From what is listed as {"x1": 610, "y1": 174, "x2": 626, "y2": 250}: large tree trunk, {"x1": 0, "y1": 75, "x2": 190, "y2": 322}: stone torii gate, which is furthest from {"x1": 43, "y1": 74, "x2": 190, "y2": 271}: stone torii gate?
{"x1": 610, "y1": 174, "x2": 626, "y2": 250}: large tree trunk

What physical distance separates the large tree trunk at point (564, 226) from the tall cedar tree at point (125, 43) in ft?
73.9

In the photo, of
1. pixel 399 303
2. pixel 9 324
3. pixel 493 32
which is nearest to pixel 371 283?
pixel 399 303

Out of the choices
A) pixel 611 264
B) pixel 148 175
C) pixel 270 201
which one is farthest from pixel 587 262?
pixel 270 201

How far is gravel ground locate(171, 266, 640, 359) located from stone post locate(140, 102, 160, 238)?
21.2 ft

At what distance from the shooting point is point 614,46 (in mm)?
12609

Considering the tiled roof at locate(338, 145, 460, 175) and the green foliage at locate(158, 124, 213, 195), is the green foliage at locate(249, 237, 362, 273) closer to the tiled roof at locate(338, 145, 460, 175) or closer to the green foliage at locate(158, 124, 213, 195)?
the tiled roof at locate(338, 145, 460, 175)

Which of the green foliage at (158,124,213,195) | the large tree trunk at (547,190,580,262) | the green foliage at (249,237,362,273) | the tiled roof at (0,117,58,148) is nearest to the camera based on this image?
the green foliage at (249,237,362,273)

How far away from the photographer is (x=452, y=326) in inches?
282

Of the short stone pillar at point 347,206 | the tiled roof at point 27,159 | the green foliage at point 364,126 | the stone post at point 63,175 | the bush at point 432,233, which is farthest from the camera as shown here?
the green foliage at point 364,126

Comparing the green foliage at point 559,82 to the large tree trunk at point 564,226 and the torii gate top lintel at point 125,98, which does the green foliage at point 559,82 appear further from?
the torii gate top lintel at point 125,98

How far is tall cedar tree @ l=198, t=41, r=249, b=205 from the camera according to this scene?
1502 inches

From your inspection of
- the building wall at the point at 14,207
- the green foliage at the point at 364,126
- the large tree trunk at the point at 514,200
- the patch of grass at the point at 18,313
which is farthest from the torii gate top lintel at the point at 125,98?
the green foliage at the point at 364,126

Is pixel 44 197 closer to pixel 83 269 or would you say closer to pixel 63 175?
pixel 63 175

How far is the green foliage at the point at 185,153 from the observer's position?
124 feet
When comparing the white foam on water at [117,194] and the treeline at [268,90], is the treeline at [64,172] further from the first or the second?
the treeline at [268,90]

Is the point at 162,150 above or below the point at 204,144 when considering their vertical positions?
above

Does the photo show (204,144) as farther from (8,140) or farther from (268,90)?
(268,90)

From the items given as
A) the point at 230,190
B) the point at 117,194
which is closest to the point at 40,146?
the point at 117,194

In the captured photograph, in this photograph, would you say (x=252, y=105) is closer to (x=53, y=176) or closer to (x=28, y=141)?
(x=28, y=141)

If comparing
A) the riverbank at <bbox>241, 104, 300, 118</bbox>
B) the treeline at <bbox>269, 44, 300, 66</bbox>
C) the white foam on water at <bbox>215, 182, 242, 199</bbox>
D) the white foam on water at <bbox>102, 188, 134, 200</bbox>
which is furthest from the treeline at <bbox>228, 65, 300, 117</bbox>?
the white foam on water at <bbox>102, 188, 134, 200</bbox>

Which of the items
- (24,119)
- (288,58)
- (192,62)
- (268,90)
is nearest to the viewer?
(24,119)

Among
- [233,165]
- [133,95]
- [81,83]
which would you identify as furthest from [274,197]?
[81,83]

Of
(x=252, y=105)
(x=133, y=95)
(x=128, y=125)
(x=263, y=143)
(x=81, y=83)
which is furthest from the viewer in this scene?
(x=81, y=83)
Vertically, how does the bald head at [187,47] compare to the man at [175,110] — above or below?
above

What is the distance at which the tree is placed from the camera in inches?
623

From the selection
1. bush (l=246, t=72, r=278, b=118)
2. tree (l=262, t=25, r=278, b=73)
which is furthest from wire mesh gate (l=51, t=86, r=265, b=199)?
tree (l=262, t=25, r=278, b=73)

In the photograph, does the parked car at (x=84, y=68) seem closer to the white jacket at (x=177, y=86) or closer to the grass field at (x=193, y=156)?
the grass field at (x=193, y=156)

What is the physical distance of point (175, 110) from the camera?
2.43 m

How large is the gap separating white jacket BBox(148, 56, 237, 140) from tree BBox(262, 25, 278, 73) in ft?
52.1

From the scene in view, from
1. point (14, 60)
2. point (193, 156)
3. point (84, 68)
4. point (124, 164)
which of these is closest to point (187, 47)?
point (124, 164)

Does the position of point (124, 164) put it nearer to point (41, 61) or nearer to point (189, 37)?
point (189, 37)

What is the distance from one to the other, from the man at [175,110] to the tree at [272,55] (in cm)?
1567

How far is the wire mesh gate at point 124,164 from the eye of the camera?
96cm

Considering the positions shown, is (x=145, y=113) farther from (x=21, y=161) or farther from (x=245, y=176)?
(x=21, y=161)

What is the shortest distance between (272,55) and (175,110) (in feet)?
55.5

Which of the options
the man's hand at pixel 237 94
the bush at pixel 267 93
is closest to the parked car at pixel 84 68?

***

Required work:
Everything from the line containing "Does the position" through the last line of the records must be given again exactly; leave out all other lines.

The reply:
Does the position of point (124, 164) put it nearer to point (41, 61) or nearer to point (189, 37)?
point (189, 37)

What is the distance from one to the other, from the man at [175,110] to the tree at [272,55] (in cm)?
1567

How far is the wire mesh gate at point 124,164 from the eye of the camera?
96cm

Considering the positions shown, is (x=145, y=113) farther from (x=21, y=161) or farther from (x=245, y=176)?
(x=21, y=161)

What is the shortest distance between (272,55) and (175,110) (in feet)?
55.5

Which of the options
the man's hand at pixel 237 94
the bush at pixel 267 93
is closest to the parked car at pixel 84 68?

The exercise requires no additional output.